• _WHAT YOU HAVE TO DO_: Only the lines from the one containing "From what you" to the end of the entries should be written out, each exactly as it stands, both ends included.
____ RECORDED INFORMATION
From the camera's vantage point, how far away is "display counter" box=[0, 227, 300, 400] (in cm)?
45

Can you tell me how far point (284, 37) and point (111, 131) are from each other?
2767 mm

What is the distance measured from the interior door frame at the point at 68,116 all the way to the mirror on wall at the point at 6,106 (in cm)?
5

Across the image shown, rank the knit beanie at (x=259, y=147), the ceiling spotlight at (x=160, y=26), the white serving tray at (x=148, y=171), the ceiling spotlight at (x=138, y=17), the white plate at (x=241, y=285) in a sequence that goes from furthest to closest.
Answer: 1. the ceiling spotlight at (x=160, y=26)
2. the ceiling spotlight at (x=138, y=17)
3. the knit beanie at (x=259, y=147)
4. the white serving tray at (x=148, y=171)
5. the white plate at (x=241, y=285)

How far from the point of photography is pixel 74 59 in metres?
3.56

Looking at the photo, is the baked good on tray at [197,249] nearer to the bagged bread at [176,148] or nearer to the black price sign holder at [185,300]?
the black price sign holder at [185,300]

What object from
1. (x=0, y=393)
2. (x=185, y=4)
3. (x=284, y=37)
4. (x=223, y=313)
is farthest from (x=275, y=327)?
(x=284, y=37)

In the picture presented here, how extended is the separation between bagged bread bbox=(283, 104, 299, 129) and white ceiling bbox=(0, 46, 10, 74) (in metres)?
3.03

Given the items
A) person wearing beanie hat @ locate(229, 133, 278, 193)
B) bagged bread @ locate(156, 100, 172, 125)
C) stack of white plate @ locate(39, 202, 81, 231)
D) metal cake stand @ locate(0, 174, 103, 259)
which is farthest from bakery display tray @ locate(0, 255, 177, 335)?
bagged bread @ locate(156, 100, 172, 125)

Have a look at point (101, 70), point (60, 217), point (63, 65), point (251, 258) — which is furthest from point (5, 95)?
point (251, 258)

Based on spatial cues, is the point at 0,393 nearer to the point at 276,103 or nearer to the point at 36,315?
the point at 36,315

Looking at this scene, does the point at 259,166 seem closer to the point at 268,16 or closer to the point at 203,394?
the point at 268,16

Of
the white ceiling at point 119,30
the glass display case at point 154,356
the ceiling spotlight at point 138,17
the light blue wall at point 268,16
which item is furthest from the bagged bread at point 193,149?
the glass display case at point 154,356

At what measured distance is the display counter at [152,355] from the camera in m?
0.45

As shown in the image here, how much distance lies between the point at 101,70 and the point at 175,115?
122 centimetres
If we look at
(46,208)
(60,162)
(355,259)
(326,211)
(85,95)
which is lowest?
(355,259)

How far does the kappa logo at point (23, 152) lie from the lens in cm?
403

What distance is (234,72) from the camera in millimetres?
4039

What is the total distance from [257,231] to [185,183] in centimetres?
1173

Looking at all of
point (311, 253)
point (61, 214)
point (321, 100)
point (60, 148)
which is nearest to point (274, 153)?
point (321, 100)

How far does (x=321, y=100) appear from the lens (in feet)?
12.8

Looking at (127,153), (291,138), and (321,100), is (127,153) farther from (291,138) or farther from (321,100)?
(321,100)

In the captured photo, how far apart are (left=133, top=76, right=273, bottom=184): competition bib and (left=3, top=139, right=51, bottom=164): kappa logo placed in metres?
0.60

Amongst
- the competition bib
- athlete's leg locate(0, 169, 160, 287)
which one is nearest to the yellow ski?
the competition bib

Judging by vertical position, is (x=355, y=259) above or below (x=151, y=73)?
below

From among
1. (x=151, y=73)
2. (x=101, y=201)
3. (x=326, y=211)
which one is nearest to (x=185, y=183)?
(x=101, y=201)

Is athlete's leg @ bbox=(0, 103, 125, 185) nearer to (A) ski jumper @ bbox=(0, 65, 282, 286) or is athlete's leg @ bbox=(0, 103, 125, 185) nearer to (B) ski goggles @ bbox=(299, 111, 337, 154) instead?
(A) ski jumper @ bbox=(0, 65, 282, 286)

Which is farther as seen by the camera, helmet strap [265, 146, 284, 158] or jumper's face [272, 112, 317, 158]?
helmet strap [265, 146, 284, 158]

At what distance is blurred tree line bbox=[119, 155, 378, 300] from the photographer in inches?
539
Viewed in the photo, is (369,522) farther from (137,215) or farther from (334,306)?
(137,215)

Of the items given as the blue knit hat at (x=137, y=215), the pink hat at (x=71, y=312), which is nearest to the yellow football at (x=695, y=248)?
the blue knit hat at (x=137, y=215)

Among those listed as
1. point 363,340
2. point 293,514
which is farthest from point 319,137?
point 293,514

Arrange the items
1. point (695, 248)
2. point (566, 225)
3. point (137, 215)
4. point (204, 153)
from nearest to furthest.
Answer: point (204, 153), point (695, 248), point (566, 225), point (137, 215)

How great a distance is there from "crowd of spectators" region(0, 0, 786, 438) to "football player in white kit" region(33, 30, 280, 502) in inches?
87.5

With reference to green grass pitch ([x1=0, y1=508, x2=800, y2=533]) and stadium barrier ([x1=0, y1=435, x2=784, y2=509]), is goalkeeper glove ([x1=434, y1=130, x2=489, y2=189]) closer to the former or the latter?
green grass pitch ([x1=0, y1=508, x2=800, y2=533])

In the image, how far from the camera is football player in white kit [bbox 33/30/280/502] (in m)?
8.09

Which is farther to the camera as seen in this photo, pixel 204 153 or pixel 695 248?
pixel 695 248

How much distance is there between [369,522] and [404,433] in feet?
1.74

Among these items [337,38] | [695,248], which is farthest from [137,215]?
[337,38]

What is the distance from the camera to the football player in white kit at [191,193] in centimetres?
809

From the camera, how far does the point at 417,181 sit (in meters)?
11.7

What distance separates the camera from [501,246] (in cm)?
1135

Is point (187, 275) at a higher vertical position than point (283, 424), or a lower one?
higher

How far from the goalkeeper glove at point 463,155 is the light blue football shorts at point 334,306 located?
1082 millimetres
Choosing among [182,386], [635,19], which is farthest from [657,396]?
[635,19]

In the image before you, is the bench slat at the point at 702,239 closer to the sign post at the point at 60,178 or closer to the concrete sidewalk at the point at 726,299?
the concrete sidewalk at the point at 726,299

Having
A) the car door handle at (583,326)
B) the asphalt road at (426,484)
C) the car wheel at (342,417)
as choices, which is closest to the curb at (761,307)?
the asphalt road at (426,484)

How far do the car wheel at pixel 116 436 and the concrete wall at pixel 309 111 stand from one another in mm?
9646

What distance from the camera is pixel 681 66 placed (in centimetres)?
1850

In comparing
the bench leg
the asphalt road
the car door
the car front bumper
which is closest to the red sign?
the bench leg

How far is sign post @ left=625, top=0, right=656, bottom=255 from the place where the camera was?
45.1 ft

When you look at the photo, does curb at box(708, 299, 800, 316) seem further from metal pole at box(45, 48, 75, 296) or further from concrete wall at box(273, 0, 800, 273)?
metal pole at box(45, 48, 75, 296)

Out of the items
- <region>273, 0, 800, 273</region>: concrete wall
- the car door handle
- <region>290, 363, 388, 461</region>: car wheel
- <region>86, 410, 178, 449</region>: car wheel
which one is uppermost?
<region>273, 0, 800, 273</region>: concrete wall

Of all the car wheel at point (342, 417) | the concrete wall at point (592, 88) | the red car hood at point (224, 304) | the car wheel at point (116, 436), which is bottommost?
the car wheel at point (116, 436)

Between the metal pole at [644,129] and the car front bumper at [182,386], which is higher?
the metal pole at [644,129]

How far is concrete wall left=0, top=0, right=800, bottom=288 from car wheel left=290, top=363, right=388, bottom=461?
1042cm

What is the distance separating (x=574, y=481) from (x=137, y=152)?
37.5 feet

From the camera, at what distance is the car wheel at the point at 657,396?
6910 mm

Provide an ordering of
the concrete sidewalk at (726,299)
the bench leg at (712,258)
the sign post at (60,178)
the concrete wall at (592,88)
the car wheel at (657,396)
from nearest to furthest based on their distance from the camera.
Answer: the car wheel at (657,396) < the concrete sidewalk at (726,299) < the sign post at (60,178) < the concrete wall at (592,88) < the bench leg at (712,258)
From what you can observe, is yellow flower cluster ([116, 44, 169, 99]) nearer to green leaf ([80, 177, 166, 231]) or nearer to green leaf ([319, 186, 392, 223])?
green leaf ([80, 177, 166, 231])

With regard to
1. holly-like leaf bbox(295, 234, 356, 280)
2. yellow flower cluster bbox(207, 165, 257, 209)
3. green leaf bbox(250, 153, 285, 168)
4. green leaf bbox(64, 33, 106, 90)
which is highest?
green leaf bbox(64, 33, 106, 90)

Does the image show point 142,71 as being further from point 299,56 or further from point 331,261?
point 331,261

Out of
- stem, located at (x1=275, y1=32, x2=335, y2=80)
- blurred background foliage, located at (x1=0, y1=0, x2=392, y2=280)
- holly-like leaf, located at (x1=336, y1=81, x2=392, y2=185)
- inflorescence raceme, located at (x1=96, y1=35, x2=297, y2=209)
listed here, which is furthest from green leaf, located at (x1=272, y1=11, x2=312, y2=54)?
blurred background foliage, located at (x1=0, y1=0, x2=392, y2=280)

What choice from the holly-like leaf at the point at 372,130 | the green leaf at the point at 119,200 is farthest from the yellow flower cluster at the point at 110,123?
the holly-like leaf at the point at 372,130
________
• _EXPECTED ANSWER_:
From what you can observe, is yellow flower cluster ([116, 44, 169, 99]) nearer to green leaf ([80, 177, 166, 231]) or nearer to green leaf ([319, 186, 392, 223])?
green leaf ([80, 177, 166, 231])

With regard to
1. holly-like leaf bbox(295, 234, 356, 280)
2. yellow flower cluster bbox(207, 165, 257, 209)
3. green leaf bbox(250, 153, 285, 168)
4. green leaf bbox(64, 33, 106, 90)
which is highest?
green leaf bbox(64, 33, 106, 90)

Does the image show point 142,71 as being further from point 299,56 or further from point 331,261?
point 331,261

Out of
- stem, located at (x1=275, y1=32, x2=335, y2=80)
- blurred background foliage, located at (x1=0, y1=0, x2=392, y2=280)
- holly-like leaf, located at (x1=336, y1=81, x2=392, y2=185)
- inflorescence raceme, located at (x1=96, y1=35, x2=297, y2=209)
listed here, which is furthest from green leaf, located at (x1=272, y1=11, x2=312, y2=54)?
blurred background foliage, located at (x1=0, y1=0, x2=392, y2=280)

What choice from the holly-like leaf at the point at 372,130 | the green leaf at the point at 119,200 is farthest from the yellow flower cluster at the point at 110,123?
the holly-like leaf at the point at 372,130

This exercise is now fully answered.